[Records of spatial reasoning questions]
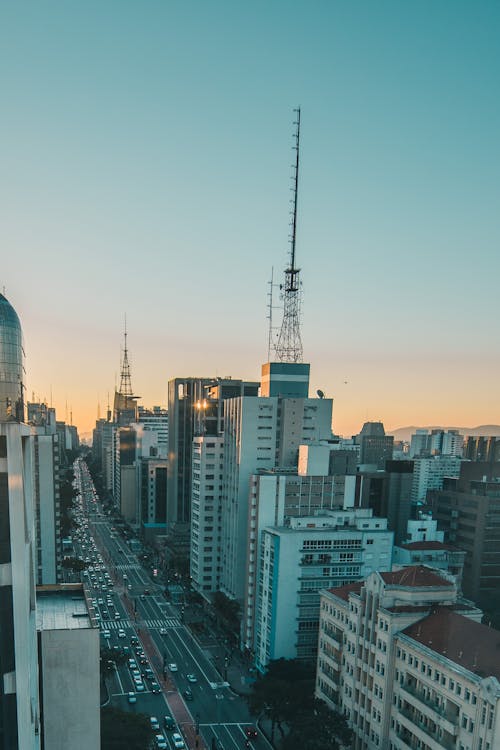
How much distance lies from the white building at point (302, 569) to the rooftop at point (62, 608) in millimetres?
33127

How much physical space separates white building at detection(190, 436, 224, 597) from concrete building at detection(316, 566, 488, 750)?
40856 mm

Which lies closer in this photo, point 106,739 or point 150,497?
point 106,739

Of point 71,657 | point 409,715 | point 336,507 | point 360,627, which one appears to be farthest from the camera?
point 336,507

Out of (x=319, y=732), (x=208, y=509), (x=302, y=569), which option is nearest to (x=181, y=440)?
(x=208, y=509)

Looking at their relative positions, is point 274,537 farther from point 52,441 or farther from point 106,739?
point 52,441

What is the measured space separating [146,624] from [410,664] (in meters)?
55.2

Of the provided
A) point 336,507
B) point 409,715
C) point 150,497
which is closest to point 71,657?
point 409,715

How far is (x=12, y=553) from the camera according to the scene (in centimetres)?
2539

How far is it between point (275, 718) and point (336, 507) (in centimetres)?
3180

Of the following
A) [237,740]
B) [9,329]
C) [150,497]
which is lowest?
[150,497]

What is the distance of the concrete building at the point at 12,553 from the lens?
25188 millimetres

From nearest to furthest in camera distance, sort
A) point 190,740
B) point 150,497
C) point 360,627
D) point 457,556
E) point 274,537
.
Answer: point 360,627
point 190,740
point 274,537
point 457,556
point 150,497

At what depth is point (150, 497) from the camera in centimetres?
15588

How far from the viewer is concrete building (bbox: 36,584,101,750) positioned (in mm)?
32875
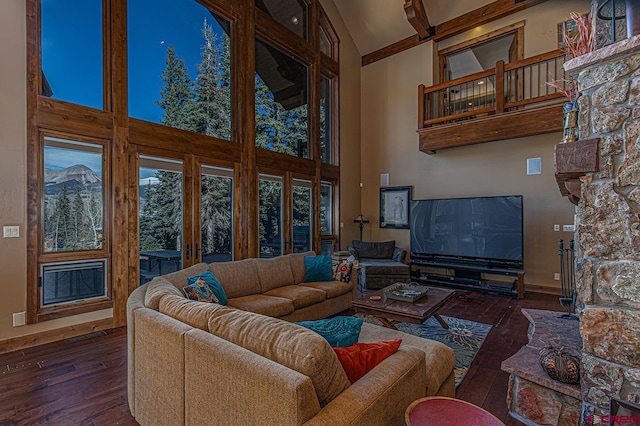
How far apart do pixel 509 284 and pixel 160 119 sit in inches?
252

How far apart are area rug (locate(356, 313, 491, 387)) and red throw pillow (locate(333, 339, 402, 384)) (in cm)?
166

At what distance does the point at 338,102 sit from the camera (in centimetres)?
742

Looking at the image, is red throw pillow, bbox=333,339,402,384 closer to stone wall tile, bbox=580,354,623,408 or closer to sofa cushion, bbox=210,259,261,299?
stone wall tile, bbox=580,354,623,408

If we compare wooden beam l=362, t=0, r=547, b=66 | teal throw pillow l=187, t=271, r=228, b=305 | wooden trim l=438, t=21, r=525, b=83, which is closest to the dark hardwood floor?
teal throw pillow l=187, t=271, r=228, b=305

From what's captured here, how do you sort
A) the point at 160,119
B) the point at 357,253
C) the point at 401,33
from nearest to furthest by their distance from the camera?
the point at 160,119 → the point at 357,253 → the point at 401,33

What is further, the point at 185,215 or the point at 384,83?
the point at 384,83

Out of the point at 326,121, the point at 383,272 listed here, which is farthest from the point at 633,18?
the point at 326,121

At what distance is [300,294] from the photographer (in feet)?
12.4

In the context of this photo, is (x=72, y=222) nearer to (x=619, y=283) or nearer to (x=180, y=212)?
(x=180, y=212)

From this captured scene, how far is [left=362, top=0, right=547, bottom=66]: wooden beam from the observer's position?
5867mm

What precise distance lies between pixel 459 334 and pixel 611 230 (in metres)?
2.31

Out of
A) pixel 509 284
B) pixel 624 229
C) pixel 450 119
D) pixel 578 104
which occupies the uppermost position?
pixel 450 119

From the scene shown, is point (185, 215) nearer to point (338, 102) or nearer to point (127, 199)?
point (127, 199)

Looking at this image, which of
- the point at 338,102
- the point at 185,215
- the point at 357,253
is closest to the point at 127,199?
the point at 185,215
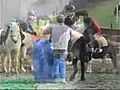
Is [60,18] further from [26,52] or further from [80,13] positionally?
[26,52]

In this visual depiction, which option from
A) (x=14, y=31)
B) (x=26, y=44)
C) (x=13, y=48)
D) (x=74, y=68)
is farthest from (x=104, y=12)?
(x=13, y=48)

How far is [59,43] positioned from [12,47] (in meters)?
0.81

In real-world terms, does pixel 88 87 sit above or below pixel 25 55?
below

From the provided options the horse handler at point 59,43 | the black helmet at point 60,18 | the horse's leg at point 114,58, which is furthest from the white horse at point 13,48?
the horse's leg at point 114,58

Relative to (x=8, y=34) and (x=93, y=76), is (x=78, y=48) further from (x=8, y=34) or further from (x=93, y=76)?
(x=8, y=34)

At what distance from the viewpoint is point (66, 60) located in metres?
7.24

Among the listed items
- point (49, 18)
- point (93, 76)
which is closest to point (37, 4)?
point (49, 18)

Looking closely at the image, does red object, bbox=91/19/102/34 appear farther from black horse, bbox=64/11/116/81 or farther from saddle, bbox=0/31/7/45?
saddle, bbox=0/31/7/45

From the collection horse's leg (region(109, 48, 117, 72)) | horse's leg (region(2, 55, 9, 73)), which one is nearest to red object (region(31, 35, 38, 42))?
horse's leg (region(2, 55, 9, 73))

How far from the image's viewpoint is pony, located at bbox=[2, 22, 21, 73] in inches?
294

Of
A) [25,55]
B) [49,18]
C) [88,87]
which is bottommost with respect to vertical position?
[88,87]

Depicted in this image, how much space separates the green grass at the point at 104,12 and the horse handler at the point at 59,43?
442 mm

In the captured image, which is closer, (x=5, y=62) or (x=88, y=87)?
(x=88, y=87)

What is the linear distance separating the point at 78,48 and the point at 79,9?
0.56m
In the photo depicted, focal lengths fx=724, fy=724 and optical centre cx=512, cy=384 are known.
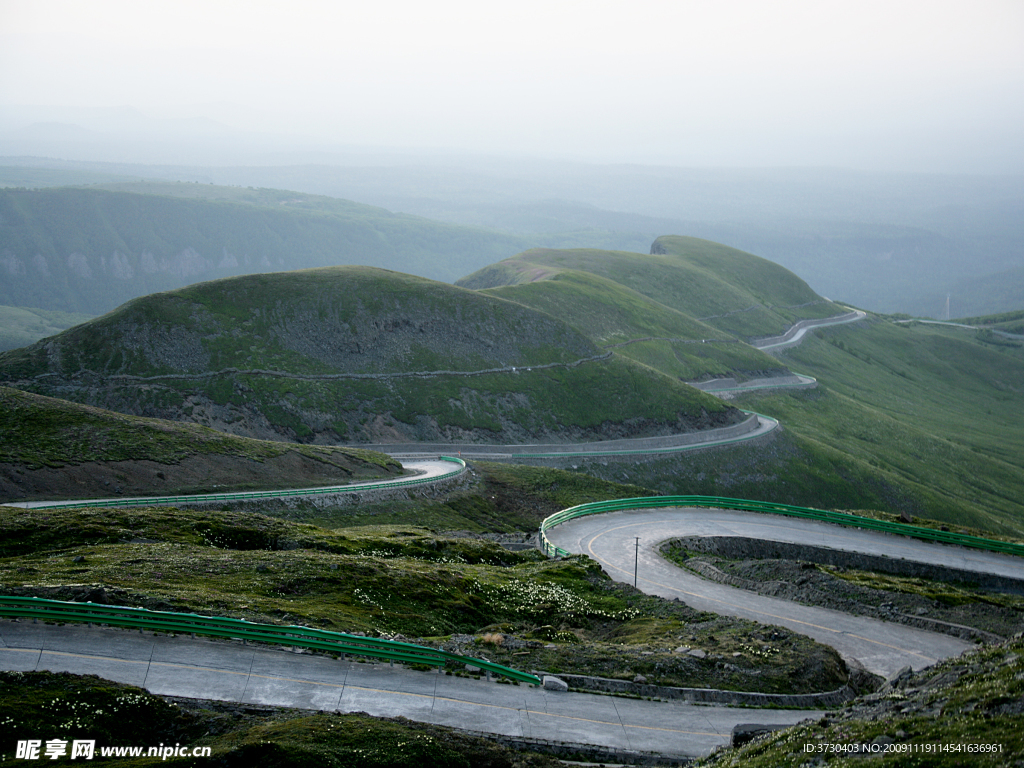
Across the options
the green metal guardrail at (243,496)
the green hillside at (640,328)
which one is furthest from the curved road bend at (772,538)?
the green hillside at (640,328)

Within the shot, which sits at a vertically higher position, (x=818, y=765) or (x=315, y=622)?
(x=818, y=765)

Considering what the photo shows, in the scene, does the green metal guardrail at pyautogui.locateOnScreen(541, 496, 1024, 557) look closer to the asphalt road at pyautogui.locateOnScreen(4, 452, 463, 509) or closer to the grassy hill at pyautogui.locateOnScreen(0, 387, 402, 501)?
the asphalt road at pyautogui.locateOnScreen(4, 452, 463, 509)

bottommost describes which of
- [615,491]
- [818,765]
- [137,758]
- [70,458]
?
[615,491]

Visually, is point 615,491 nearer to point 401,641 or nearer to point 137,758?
point 401,641

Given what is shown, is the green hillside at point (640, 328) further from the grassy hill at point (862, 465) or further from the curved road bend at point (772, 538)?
the curved road bend at point (772, 538)

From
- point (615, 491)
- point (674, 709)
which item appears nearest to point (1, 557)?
point (674, 709)

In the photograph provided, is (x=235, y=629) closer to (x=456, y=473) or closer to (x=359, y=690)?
(x=359, y=690)
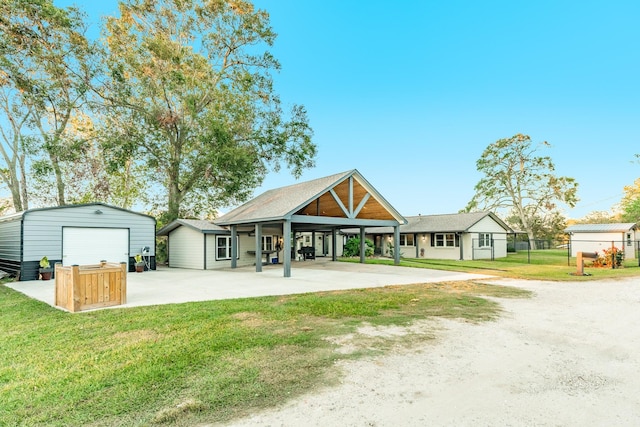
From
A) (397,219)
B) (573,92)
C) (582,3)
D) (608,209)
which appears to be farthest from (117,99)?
(608,209)

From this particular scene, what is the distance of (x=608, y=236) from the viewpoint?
2305 centimetres

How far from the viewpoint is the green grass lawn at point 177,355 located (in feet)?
9.07

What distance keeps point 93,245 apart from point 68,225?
1257 millimetres

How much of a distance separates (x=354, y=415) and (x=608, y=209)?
67.2 metres

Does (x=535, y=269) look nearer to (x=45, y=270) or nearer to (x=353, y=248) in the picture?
(x=353, y=248)

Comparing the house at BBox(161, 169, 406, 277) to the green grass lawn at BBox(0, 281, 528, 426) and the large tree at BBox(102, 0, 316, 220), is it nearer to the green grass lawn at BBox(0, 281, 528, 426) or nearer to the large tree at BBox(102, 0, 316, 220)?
the large tree at BBox(102, 0, 316, 220)

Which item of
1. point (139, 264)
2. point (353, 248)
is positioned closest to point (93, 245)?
point (139, 264)

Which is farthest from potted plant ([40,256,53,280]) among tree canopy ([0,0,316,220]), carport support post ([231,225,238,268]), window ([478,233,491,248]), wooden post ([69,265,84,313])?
window ([478,233,491,248])

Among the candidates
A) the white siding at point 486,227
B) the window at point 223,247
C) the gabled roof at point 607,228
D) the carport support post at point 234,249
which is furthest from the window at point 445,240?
the carport support post at point 234,249

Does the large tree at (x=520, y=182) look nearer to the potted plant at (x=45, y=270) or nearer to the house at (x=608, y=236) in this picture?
the house at (x=608, y=236)

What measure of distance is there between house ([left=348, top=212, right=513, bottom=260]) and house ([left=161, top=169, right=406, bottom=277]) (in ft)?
26.7

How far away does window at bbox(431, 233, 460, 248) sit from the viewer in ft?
78.8

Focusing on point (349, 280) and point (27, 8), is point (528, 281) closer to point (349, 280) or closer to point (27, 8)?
point (349, 280)

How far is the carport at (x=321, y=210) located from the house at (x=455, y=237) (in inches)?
324
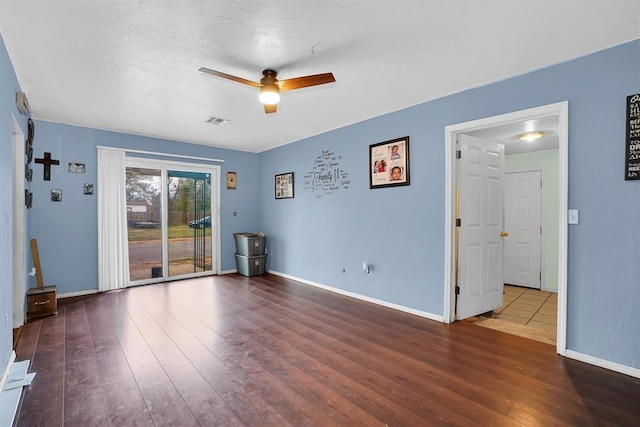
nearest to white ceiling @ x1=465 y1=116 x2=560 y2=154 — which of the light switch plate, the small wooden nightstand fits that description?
the light switch plate

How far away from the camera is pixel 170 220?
5.57 m

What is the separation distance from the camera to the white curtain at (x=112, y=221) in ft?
15.7

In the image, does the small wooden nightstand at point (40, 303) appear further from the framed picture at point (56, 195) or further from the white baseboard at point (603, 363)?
the white baseboard at point (603, 363)

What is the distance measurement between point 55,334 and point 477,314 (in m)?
4.63

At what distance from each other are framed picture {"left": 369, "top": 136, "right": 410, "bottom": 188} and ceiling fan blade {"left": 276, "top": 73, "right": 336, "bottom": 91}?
1699mm

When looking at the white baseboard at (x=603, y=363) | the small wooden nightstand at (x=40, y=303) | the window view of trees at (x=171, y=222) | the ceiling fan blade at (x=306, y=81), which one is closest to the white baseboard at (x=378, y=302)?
the white baseboard at (x=603, y=363)

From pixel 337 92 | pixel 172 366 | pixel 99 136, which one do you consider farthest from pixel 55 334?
pixel 337 92

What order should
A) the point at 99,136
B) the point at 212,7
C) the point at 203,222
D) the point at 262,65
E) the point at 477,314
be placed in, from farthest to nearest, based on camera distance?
the point at 203,222 → the point at 99,136 → the point at 477,314 → the point at 262,65 → the point at 212,7

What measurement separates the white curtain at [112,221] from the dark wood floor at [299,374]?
1.05 meters

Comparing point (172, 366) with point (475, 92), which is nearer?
point (172, 366)

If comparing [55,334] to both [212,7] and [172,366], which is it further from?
[212,7]

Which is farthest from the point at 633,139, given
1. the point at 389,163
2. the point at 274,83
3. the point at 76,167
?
the point at 76,167

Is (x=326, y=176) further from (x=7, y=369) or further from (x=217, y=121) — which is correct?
(x=7, y=369)

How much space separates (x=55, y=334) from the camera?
10.5 feet
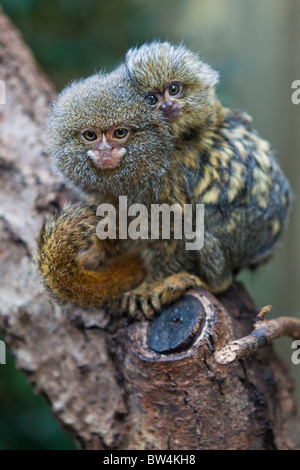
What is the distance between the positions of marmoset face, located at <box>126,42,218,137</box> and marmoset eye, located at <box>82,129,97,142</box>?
0.75 feet

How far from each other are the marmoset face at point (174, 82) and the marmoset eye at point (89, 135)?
227 mm

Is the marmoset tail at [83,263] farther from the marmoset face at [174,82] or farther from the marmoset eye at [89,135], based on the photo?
the marmoset face at [174,82]

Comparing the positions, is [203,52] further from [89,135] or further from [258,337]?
[258,337]

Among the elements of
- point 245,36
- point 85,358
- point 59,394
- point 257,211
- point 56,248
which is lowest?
point 59,394

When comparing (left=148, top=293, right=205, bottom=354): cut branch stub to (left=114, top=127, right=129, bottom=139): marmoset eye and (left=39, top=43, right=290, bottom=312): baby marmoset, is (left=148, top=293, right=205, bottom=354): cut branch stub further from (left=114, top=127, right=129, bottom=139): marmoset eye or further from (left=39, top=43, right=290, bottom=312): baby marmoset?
(left=114, top=127, right=129, bottom=139): marmoset eye

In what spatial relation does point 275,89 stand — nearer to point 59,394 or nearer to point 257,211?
point 257,211

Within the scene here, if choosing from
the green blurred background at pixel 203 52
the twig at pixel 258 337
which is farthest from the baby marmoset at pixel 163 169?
the green blurred background at pixel 203 52

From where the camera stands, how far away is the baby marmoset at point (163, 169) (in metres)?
1.68

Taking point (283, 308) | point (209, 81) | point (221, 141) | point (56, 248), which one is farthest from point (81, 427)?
point (283, 308)

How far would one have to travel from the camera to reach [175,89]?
1744 mm

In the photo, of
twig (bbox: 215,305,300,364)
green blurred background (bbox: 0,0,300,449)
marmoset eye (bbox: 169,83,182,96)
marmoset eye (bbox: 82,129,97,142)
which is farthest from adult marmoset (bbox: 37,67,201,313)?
green blurred background (bbox: 0,0,300,449)

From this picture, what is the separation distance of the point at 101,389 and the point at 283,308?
100 inches

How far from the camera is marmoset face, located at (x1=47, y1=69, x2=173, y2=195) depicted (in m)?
1.64

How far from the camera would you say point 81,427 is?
1.99 m
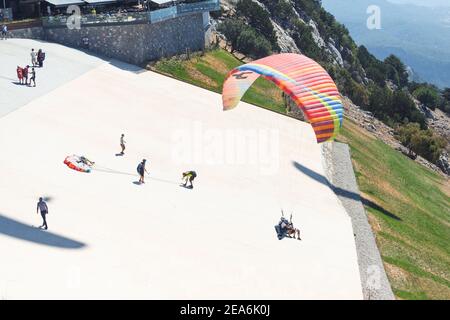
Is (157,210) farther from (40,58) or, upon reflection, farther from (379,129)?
(379,129)

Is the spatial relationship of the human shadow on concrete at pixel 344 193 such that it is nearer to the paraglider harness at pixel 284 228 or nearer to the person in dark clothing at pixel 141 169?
the paraglider harness at pixel 284 228

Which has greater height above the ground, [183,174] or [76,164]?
[76,164]

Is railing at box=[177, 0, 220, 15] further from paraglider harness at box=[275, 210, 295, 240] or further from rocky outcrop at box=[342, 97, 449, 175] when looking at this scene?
paraglider harness at box=[275, 210, 295, 240]

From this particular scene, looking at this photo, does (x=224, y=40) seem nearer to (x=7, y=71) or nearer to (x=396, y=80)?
(x=7, y=71)

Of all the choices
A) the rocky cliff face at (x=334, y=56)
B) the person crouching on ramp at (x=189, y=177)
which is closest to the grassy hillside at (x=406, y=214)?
the rocky cliff face at (x=334, y=56)

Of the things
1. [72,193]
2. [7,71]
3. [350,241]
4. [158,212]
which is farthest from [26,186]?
[7,71]

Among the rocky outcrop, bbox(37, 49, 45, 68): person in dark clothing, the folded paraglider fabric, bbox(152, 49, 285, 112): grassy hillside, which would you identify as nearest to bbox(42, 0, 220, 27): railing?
bbox(152, 49, 285, 112): grassy hillside

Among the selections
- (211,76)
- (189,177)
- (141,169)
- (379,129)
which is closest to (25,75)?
(141,169)
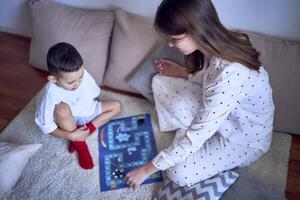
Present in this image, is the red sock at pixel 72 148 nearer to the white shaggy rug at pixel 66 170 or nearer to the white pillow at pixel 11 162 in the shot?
the white shaggy rug at pixel 66 170

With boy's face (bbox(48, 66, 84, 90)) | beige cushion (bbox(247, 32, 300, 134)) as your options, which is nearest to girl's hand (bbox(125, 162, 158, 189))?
boy's face (bbox(48, 66, 84, 90))

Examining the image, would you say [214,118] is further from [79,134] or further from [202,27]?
[79,134]

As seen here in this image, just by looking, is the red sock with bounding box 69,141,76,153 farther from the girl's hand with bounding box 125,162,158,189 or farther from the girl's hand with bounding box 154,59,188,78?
the girl's hand with bounding box 154,59,188,78

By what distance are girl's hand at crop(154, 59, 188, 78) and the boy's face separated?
37 centimetres

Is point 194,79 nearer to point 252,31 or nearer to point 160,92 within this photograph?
point 160,92

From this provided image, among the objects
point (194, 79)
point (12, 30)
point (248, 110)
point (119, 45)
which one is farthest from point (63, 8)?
point (248, 110)

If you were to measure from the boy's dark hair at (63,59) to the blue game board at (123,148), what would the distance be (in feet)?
1.39

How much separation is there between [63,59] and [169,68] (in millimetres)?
494

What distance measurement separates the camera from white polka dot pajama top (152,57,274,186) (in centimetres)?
95

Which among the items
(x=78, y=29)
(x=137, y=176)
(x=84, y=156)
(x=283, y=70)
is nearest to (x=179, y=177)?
(x=137, y=176)

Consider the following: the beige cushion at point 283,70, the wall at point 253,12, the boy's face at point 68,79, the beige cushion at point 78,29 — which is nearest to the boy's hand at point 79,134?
the boy's face at point 68,79

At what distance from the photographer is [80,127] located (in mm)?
1392

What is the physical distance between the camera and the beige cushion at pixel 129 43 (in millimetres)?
1479

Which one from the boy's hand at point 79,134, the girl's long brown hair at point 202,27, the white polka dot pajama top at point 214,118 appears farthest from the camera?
the boy's hand at point 79,134
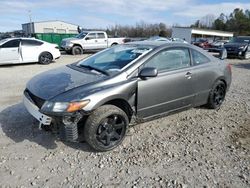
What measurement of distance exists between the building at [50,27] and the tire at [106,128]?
53.3 metres

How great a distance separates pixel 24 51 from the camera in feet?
38.9

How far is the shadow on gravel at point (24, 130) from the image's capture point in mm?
3797

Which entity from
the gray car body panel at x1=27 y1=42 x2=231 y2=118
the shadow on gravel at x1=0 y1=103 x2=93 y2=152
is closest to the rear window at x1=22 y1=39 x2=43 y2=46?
the shadow on gravel at x1=0 y1=103 x2=93 y2=152

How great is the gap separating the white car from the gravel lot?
759 centimetres

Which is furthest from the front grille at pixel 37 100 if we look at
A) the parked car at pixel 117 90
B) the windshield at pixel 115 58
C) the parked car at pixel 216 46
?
the parked car at pixel 216 46

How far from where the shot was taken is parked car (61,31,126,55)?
59.7 feet

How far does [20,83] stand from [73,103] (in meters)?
5.39

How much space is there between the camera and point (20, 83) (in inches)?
309

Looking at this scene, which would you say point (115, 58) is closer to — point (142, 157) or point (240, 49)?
point (142, 157)

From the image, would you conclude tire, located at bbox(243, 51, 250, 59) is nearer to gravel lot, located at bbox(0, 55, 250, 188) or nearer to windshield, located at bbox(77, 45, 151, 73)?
gravel lot, located at bbox(0, 55, 250, 188)

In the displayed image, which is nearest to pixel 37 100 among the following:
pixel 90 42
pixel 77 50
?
pixel 77 50

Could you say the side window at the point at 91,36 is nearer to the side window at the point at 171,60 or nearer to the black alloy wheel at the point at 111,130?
the side window at the point at 171,60

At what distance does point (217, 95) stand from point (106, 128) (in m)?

▸ Instructions to follow:
Return the lines from the line containing "How much space is" to the end of the entries above, exactly as they appear and with no other output.

▸ The answer:
How much space is there between the camera and point (20, 83) (in inches)?
309

Looking at this scene, which would you say point (115, 58) is closer to — point (142, 157) or point (240, 49)?
point (142, 157)

From the image, would you conclude tire, located at bbox(243, 51, 250, 59) is nearer to gravel lot, located at bbox(0, 55, 250, 188) or nearer to windshield, located at bbox(77, 45, 151, 73)?
gravel lot, located at bbox(0, 55, 250, 188)

In the displayed image, which is nearest to pixel 37 100 among the following:
pixel 90 42
pixel 77 50
?
pixel 77 50

Could you say the side window at the point at 91,36 is nearer to the side window at the point at 171,60 or nearer to the black alloy wheel at the point at 111,130?
the side window at the point at 171,60

At what distance does point (217, 95) stand from point (106, 128) (in m)?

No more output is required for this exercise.